A sharp rise in fertilizer prices will increase the cost of producing grain. However, Tom Vilsack, secretary of agriculture, has promised good news regarding biofuels is forthcoming. As of midday Friday, December wheat in Chicago traded at $7.53 per bushel. Kansas wheat at $7.68 and Minneapolis December wheat brought $10.05. December corn went for $5.36, up about three cents.
Hogs Gone Wild
Fears of weak buying from China were one of the reasons for the accelerating crash in hog prices this week. Exports to China are only about half this year as they were at this time last year. Prices tumbled from 78 cents to 73 cents this week alone. Hogs for December delivery fell roughly five cents this week, which is around 73.35 cents per pound.
Just as domesticated hog prices were the fastest-moving commodity this week, feral hogs are becoming a bigger threat. Wild pigs in Canada have created problems for farmers for years, but their geographical footprint is expanding. They may have been brought from Germany to British Columbia, bred with domestic pigs and then escaped. They are now found along the eastern edge of Ontario.

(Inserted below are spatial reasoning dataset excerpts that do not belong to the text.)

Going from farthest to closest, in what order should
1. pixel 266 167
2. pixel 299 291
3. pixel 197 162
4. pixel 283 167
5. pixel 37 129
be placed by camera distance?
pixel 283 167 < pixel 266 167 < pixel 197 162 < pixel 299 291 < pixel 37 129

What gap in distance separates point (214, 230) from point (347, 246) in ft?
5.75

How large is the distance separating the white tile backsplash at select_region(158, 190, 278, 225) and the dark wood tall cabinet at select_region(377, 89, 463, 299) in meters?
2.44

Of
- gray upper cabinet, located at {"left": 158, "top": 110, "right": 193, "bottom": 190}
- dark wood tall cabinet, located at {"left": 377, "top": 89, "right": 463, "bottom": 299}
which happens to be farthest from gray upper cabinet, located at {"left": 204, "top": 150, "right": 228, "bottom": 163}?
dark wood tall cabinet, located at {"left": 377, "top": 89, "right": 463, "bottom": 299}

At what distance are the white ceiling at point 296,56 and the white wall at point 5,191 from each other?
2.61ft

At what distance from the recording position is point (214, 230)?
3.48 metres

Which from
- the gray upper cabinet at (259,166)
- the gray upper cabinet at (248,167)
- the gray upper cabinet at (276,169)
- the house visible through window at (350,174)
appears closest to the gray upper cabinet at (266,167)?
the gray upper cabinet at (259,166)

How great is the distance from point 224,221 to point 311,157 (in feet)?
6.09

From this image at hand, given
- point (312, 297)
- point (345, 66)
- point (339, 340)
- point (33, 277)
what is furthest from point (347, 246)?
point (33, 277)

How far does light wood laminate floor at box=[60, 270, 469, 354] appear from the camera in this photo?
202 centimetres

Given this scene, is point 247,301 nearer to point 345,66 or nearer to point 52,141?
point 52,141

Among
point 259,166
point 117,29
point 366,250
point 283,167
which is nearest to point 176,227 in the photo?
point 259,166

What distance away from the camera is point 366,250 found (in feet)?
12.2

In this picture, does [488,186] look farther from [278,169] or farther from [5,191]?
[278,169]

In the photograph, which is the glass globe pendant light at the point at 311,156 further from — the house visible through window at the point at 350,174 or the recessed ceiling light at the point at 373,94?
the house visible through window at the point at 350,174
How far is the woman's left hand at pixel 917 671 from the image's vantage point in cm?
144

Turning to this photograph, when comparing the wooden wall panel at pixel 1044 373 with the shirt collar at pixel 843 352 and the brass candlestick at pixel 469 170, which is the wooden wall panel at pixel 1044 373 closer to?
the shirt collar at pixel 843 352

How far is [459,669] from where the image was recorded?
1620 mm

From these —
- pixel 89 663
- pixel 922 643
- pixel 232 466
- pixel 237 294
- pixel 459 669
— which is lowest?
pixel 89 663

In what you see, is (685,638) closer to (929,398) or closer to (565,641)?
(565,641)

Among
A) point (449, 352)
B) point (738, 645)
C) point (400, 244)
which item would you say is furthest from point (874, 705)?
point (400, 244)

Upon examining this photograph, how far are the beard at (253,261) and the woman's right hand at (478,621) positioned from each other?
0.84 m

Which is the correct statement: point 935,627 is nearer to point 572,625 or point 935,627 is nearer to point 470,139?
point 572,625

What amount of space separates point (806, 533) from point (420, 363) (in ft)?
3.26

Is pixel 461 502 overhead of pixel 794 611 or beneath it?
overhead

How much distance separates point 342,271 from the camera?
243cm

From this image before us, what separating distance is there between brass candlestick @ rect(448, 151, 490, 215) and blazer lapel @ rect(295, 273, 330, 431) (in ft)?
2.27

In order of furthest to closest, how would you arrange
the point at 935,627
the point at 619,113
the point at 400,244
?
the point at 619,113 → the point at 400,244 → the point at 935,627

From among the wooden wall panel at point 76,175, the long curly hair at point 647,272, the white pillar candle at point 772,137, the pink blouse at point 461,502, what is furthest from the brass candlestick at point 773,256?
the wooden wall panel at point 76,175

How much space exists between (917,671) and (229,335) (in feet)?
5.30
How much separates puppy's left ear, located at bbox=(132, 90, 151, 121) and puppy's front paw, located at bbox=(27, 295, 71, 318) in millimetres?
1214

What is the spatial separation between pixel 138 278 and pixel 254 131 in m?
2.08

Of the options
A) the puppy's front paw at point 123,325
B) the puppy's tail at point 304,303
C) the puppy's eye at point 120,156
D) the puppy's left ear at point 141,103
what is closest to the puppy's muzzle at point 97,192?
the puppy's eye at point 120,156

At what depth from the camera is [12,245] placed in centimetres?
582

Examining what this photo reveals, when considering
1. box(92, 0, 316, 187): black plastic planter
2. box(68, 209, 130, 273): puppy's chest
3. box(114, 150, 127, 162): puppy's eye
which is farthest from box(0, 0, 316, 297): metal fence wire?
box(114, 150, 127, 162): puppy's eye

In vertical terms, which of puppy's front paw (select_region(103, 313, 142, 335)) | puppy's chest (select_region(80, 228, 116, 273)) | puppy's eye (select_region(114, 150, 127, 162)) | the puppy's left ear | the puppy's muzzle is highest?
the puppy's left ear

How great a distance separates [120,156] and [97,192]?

Feral hogs have been an issue in the U.S. for many years too, and several states allow for their hunting. Hunting is discouraged in Canada because it may worsen the problem. The pigs could potentially spread disease, much like livestock can, creating a biosecurity situation. They also damage crops by eating and trampling plants and could potentially contaminate water sources.
Inflation concerns and a weak U.S. dollar contributed to a run on the silver market toward the week’s end. Silver and platinum hit the highest levels in two months on Friday, but gold, though sharply higher, could not hang on to its sharp gains at Friday’s close. Silver for December delivery traded at $24.40 per ounce, up about $1.30 on the week.